In the 1960s, a scientist named Margaret Lovatt attempts on behalf of NASA to teach a dolphin called Peter to speak, in case aliens arrive and need to be communicated with. In the 1970s, another scientist named Irene Pepperberg begins teaching a parrot called Alex a vast vocabulary.
In the present day, an ordinary hetero couple named Kim and Keith tell us about themselves in perfectly unified voices. They’re very much in love, they say, gazing adoringly at one another; so it goes, until they fear their love may have stopped.
Performed by Kim Donohoe and Pete Lannon with wit and engaging composure, these three relationships are cycled through as exemplars of the processes of companionship with which humans find meaning and make life bearable.
Devised by the cast with dramaturg Xana Marwick, there’s an elevating spark about proceedings that is introduced not just by the capabilities of the actors, but also the precision of Ellie Dubois’ direction and the sci-fi atmospherics of Michael John McCarthy.

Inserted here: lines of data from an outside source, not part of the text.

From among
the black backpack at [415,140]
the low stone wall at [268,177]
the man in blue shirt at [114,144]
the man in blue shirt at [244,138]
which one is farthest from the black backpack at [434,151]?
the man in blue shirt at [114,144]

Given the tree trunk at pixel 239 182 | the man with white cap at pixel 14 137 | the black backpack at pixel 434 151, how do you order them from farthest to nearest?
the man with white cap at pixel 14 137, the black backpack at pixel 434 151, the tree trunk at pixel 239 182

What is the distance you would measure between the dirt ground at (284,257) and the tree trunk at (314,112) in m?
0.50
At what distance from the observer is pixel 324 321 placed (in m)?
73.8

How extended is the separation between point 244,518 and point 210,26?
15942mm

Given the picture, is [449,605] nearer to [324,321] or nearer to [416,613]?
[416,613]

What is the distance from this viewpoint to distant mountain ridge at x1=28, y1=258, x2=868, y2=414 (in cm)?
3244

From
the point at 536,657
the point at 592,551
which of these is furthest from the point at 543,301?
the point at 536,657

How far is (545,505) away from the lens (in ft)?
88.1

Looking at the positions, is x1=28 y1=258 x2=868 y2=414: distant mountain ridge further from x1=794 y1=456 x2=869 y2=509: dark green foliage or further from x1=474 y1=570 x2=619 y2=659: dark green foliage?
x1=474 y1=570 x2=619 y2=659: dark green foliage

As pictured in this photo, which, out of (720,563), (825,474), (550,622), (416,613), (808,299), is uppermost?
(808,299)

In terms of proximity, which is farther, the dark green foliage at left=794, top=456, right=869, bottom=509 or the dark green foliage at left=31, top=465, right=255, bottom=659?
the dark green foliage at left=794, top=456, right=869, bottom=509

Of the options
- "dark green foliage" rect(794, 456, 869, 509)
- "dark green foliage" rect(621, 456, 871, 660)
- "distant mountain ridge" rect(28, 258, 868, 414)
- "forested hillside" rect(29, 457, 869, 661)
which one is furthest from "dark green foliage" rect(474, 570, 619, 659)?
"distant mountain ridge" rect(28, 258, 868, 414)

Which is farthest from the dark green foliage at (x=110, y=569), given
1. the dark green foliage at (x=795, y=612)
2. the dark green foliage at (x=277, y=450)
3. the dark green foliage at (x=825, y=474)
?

Yet the vibrant poignancy of some scenes (as well as the sheer weirdness of Margaret and Peter’s story, which those who have seen Breach Theatre’s Tank will be familiar with) is undercut by knockabout interludes such as the studied animals’ afterlife meeting, with both performers in novelty costume. There’s something sketch-like about the show’s format, and the themes it boldly grasps feel dropped before being explored to their full potential.